= SOAL DAN TUGAS =
**A)** Menurut teks tentang umrah, siapa yang membimbing umrah penulis pada April 2011?
**B)** Teruskan teks tentang umrah mulai dari kalimat terakhirnya.
----- TEKS SUMBER
Gunung batu, kabut debu, mata air, dan pusaran cinta tak berkesudahan memanggil-manggil...
Cerita dan foto oleh Christiantowati
Nationalgeograhic.co.id—“Tak perlu saya bimbing lagi ya. Sudah bisa sendiri ‘kan?” ujar Affandi kepada saya dan Trizki, karib saya, di muka Masjidil Haram. Muthawwif (pembimbing ibadah sekaligus pemandu) saya ini ingin melepaskan kami sendiri untuk umrah. Kami baru kembali dari Hudaibiyah—usai mikat, mengambil niat umrah dari suatu tempat di luar Mekah.Perjalanan saat itu adalah umrah kami kesekian kalinya. Namun untuk menjalankan ibadah itu secara mandiri, kami waswas. Tiba-tiba, pikiran saya lantas membandingkan Affandi dan Busyro, yang membimbing umrah saya pada April 2011.
----------
----- ENTRI DATA
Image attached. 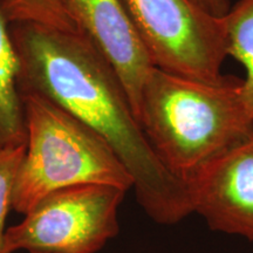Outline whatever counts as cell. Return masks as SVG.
Wrapping results in <instances>:
<instances>
[{
  "label": "cell",
  "instance_id": "obj_1",
  "mask_svg": "<svg viewBox=\"0 0 253 253\" xmlns=\"http://www.w3.org/2000/svg\"><path fill=\"white\" fill-rule=\"evenodd\" d=\"M20 72L19 90L61 107L103 138L132 179L136 199L161 225L190 214L185 183L167 169L148 141L121 80L86 37L36 24H9Z\"/></svg>",
  "mask_w": 253,
  "mask_h": 253
},
{
  "label": "cell",
  "instance_id": "obj_2",
  "mask_svg": "<svg viewBox=\"0 0 253 253\" xmlns=\"http://www.w3.org/2000/svg\"><path fill=\"white\" fill-rule=\"evenodd\" d=\"M242 87L243 79L233 75L205 82L151 69L137 119L158 158L183 182L253 132Z\"/></svg>",
  "mask_w": 253,
  "mask_h": 253
},
{
  "label": "cell",
  "instance_id": "obj_3",
  "mask_svg": "<svg viewBox=\"0 0 253 253\" xmlns=\"http://www.w3.org/2000/svg\"><path fill=\"white\" fill-rule=\"evenodd\" d=\"M26 151L19 167L12 209L26 214L58 190L112 185L128 191L132 179L109 144L58 104L34 91H20Z\"/></svg>",
  "mask_w": 253,
  "mask_h": 253
},
{
  "label": "cell",
  "instance_id": "obj_4",
  "mask_svg": "<svg viewBox=\"0 0 253 253\" xmlns=\"http://www.w3.org/2000/svg\"><path fill=\"white\" fill-rule=\"evenodd\" d=\"M125 190L86 184L58 190L6 230L7 253H97L118 236Z\"/></svg>",
  "mask_w": 253,
  "mask_h": 253
},
{
  "label": "cell",
  "instance_id": "obj_5",
  "mask_svg": "<svg viewBox=\"0 0 253 253\" xmlns=\"http://www.w3.org/2000/svg\"><path fill=\"white\" fill-rule=\"evenodd\" d=\"M153 59L162 71L205 82L225 78L223 19L191 0H120Z\"/></svg>",
  "mask_w": 253,
  "mask_h": 253
},
{
  "label": "cell",
  "instance_id": "obj_6",
  "mask_svg": "<svg viewBox=\"0 0 253 253\" xmlns=\"http://www.w3.org/2000/svg\"><path fill=\"white\" fill-rule=\"evenodd\" d=\"M192 213L211 230L253 243V132L184 179Z\"/></svg>",
  "mask_w": 253,
  "mask_h": 253
},
{
  "label": "cell",
  "instance_id": "obj_7",
  "mask_svg": "<svg viewBox=\"0 0 253 253\" xmlns=\"http://www.w3.org/2000/svg\"><path fill=\"white\" fill-rule=\"evenodd\" d=\"M60 2L77 32L99 49L116 72L137 118L142 87L155 65L121 1L60 0Z\"/></svg>",
  "mask_w": 253,
  "mask_h": 253
},
{
  "label": "cell",
  "instance_id": "obj_8",
  "mask_svg": "<svg viewBox=\"0 0 253 253\" xmlns=\"http://www.w3.org/2000/svg\"><path fill=\"white\" fill-rule=\"evenodd\" d=\"M19 72L20 63L9 24L0 6V149L26 144Z\"/></svg>",
  "mask_w": 253,
  "mask_h": 253
},
{
  "label": "cell",
  "instance_id": "obj_9",
  "mask_svg": "<svg viewBox=\"0 0 253 253\" xmlns=\"http://www.w3.org/2000/svg\"><path fill=\"white\" fill-rule=\"evenodd\" d=\"M227 56L245 68L242 96L253 120V0H238L223 18Z\"/></svg>",
  "mask_w": 253,
  "mask_h": 253
},
{
  "label": "cell",
  "instance_id": "obj_10",
  "mask_svg": "<svg viewBox=\"0 0 253 253\" xmlns=\"http://www.w3.org/2000/svg\"><path fill=\"white\" fill-rule=\"evenodd\" d=\"M8 24H36L62 32H77L60 0H0Z\"/></svg>",
  "mask_w": 253,
  "mask_h": 253
},
{
  "label": "cell",
  "instance_id": "obj_11",
  "mask_svg": "<svg viewBox=\"0 0 253 253\" xmlns=\"http://www.w3.org/2000/svg\"><path fill=\"white\" fill-rule=\"evenodd\" d=\"M26 151V144L0 149V253H7L5 246L6 219L12 209L15 178Z\"/></svg>",
  "mask_w": 253,
  "mask_h": 253
},
{
  "label": "cell",
  "instance_id": "obj_12",
  "mask_svg": "<svg viewBox=\"0 0 253 253\" xmlns=\"http://www.w3.org/2000/svg\"><path fill=\"white\" fill-rule=\"evenodd\" d=\"M191 1L214 18H223L231 7L229 0H191Z\"/></svg>",
  "mask_w": 253,
  "mask_h": 253
},
{
  "label": "cell",
  "instance_id": "obj_13",
  "mask_svg": "<svg viewBox=\"0 0 253 253\" xmlns=\"http://www.w3.org/2000/svg\"><path fill=\"white\" fill-rule=\"evenodd\" d=\"M37 253H41V252H37Z\"/></svg>",
  "mask_w": 253,
  "mask_h": 253
}]
</instances>
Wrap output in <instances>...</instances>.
----------
= HASIL TUGAS =
**A)** Busyro.

**B)**
Busyro selalu mengantar sejak awal. Dari mikat, tawaf (mengelilingi Kakbah), sai (berjalan dan berlari-lari kecil pulang pergi tujuh kali dari Safa ke Marwa), dan tahalul (menggunting beberapa helai rambut untuk menandai berakhirnya masa larangan melakukan sesuatu—seperti tak boleh memakai wewangian kala sudah berniat umrah). Hati saya bertanya, apakah karena Busyro baru dua tahun tinggal di Mekah, sementara Affandi sudah 10 tahun menjadi mukimin (pemukim) hingga merasa tak perlu menangguk pahala dengan umrah berkali-kali sambil mengantar jemaah?Saya menghela napas saat mengangkat buku kecil panduan haji umrah dan terbuka pada suatu halaman. Di sana seuntai kalimat membuat tersenyum: “Jangan terlalu mengandalkan muthawwif.” Affandi tak salah. Saya pun tak pantas berprasangka. Ini bukanlah perjalanan manja, tetapi tidak juga bepergian yang biasa. Ah, bukankah saya telah melewati tiga perjalanan haji kecil ini dengan baik?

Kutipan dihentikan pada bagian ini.